ALISON  HEAFNER
Same (http://www.myspace.com/alisonheafner )

01 - Designated Lover
02 - Killer
03 - End Of The Line
04 - Face The Mirror
05 - Reggae Love
06 - Crucified
07 - To The Moon
08 - Mista's ssippi
09 - Ode To Billy Joe
10 - I Won't Take No

Le printemps arrive, et aussi quelques bonnes nouvelles pour le southern rock, car l’hiver fut rude, les copains: des disparitions importantes ont mis le moral des troupes sudistes au plus bas. Passons donc au positif, par l’entremise de Robert Nix (ex-batteur de génie  de l’Atlanta Rhythm Section, au jeu souple et clairvoyant). Bon, venons-en à celle avec qui Robert Nix a convolé en justes noces pour le meilleur et pour le pire : une ravissante southern girl, et là, vraiment, Robert a une chance de cocu, car sa moitié est une bombe de feeling, la grande classe des southern voices du vieux sud comme Bonnie Bramlett, Ruby Starr, Janis Joplin. Il va falloir se ruer sur son album, bande de machos, car la dame a du répondant : dix titres, aucun déchet!

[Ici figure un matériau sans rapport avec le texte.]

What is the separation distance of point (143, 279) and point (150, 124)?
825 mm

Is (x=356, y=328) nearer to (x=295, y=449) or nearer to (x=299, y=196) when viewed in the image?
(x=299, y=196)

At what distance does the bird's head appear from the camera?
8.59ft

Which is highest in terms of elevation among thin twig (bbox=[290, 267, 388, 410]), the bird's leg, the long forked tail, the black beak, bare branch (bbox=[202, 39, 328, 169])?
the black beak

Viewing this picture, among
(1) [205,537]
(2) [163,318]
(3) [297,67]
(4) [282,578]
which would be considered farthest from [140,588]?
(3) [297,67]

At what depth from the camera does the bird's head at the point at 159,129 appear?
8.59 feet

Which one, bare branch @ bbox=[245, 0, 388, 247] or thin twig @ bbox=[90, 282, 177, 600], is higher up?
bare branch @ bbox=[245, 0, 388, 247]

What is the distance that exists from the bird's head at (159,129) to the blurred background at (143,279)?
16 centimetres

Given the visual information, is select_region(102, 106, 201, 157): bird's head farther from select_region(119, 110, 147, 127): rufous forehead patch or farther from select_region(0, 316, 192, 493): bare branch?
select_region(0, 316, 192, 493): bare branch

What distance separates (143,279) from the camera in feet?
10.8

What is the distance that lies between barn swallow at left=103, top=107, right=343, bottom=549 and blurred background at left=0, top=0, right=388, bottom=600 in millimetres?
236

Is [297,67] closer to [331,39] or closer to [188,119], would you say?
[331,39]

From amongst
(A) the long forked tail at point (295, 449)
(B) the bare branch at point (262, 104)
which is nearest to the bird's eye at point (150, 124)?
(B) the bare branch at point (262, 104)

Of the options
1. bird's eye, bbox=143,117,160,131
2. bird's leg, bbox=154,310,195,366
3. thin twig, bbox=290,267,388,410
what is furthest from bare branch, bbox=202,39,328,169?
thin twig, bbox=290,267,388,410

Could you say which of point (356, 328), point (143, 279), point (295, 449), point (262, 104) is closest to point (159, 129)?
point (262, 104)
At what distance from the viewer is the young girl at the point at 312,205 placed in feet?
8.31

On débute l’album par le langoureux "Designated Lover" et sa voix râpeuse et son énorme groove, on poursuit avec "Killer" bluesy et légèrement funky. Sur "End of The Line", whaouuu quelle claque! Un beat d’enfer, un truc de fou, sa voix me rappelle Akosua Busia et Etta James dans la bande son du film SAXO d’Ariel Zeitoun. Le morceau reggae "Love" avec ce petit coté à la "So into you" de l’Atlanta Rhythm Section va vous ravir, c’est une merveille et quelle voix! "Crucified" est assez proche du M.T.B., "To the Moon" et "Mista’s sippi" sont soul blues, "Ode to Billy Joe" seule reprise de l’album est une chanson de Bobby Gentry bien connue chez nous sous le non de "Marie Jeanne", interprétée par Joe Dassin et Eddy Mitchell. L’album se termine par "I Won’t Take No" et encore une fois il est difficile de ne pas penser à l’ARS sur ce titre. Bref pour achever de vous convaincre, s’il le fallait encore, sachez qu'en plus de chanter, Alison compose 80 % de l’album avec son compagnon de fortune tout en étant épaulée par Dean Daughtry, le célèbre clavier de l’ A.R.S., et bien sûr nous souhaitons à Robert Nix une très belle et très longue histoire d’amour, qui commence à peine, et qui nous donnera, j’en suis sûr, d’autres bébés de ce genre.